The decrease in lift ticket revenue the company saw over the final two months of its season was part of an overall decrease in visitation across Vail Resorts and North America, Lynch pointed out on the call with investors, saying Vail Resorts properties saw an 8% decrease in skier visits in 2023-24.

The National Ski Areas Association’s preliminary skier visit numbers for 2023-24, released in May, estimate a 7.6% decrease nationwide to 60.4 million, down from 65.4 million in 2022-23. That number was an outlier on the chart, occurring during a massive snow year when many places across the West saw snowfall totals well above average and some parts of the country broke records.
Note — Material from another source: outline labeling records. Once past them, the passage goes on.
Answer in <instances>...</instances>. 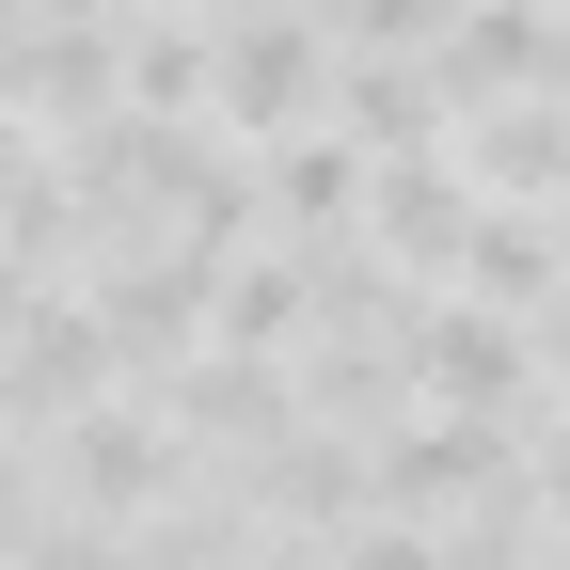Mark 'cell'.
I'll return each mask as SVG.
<instances>
[{
    "label": "cell",
    "instance_id": "8992f818",
    "mask_svg": "<svg viewBox=\"0 0 570 570\" xmlns=\"http://www.w3.org/2000/svg\"><path fill=\"white\" fill-rule=\"evenodd\" d=\"M460 285H475V302H508V317H554V302H570V238H554V206H475Z\"/></svg>",
    "mask_w": 570,
    "mask_h": 570
},
{
    "label": "cell",
    "instance_id": "52a82bcc",
    "mask_svg": "<svg viewBox=\"0 0 570 570\" xmlns=\"http://www.w3.org/2000/svg\"><path fill=\"white\" fill-rule=\"evenodd\" d=\"M539 365H554V396H570V302H554V317H539Z\"/></svg>",
    "mask_w": 570,
    "mask_h": 570
},
{
    "label": "cell",
    "instance_id": "7a4b0ae2",
    "mask_svg": "<svg viewBox=\"0 0 570 570\" xmlns=\"http://www.w3.org/2000/svg\"><path fill=\"white\" fill-rule=\"evenodd\" d=\"M333 32H317V0H254V17H223V127L269 142V127H317L333 111Z\"/></svg>",
    "mask_w": 570,
    "mask_h": 570
},
{
    "label": "cell",
    "instance_id": "6da1fadb",
    "mask_svg": "<svg viewBox=\"0 0 570 570\" xmlns=\"http://www.w3.org/2000/svg\"><path fill=\"white\" fill-rule=\"evenodd\" d=\"M396 348H412V396H444V412H523V428H539V381H554V365H539V317L475 302V285H460V302L412 285Z\"/></svg>",
    "mask_w": 570,
    "mask_h": 570
},
{
    "label": "cell",
    "instance_id": "3957f363",
    "mask_svg": "<svg viewBox=\"0 0 570 570\" xmlns=\"http://www.w3.org/2000/svg\"><path fill=\"white\" fill-rule=\"evenodd\" d=\"M475 206H491V190L460 175V142H412V159L365 175V254L428 285V269H460V254H475Z\"/></svg>",
    "mask_w": 570,
    "mask_h": 570
},
{
    "label": "cell",
    "instance_id": "277c9868",
    "mask_svg": "<svg viewBox=\"0 0 570 570\" xmlns=\"http://www.w3.org/2000/svg\"><path fill=\"white\" fill-rule=\"evenodd\" d=\"M428 63H444V96H460V111H475V96H554V80H570V32L539 17V0H460Z\"/></svg>",
    "mask_w": 570,
    "mask_h": 570
},
{
    "label": "cell",
    "instance_id": "5b68a950",
    "mask_svg": "<svg viewBox=\"0 0 570 570\" xmlns=\"http://www.w3.org/2000/svg\"><path fill=\"white\" fill-rule=\"evenodd\" d=\"M254 159H269V223H285V238H348V223H365V175H381V142H348L333 111H317V127H269Z\"/></svg>",
    "mask_w": 570,
    "mask_h": 570
}]
</instances>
Before last year, the record skier visit year was the year before, 2021-22, which saw 60.7 million visits, just 0.5% less than this season’s estimated total of 60.4 million.

Nevertheless, Lynch told investors that the company was hoping for another big visitation year in 2023-24 to help boost pre-purchased pass sales for 2024-25.

“I think it is important for us to highlight that the U.S. ski industry decline of 8%, our decline in visits of 8% which is consistent with that, does reduce the pool of guests to transition into a pass, and we do believe that it is having an impact, and it will have an impact through the rest of the selling cycle,” Lynch said.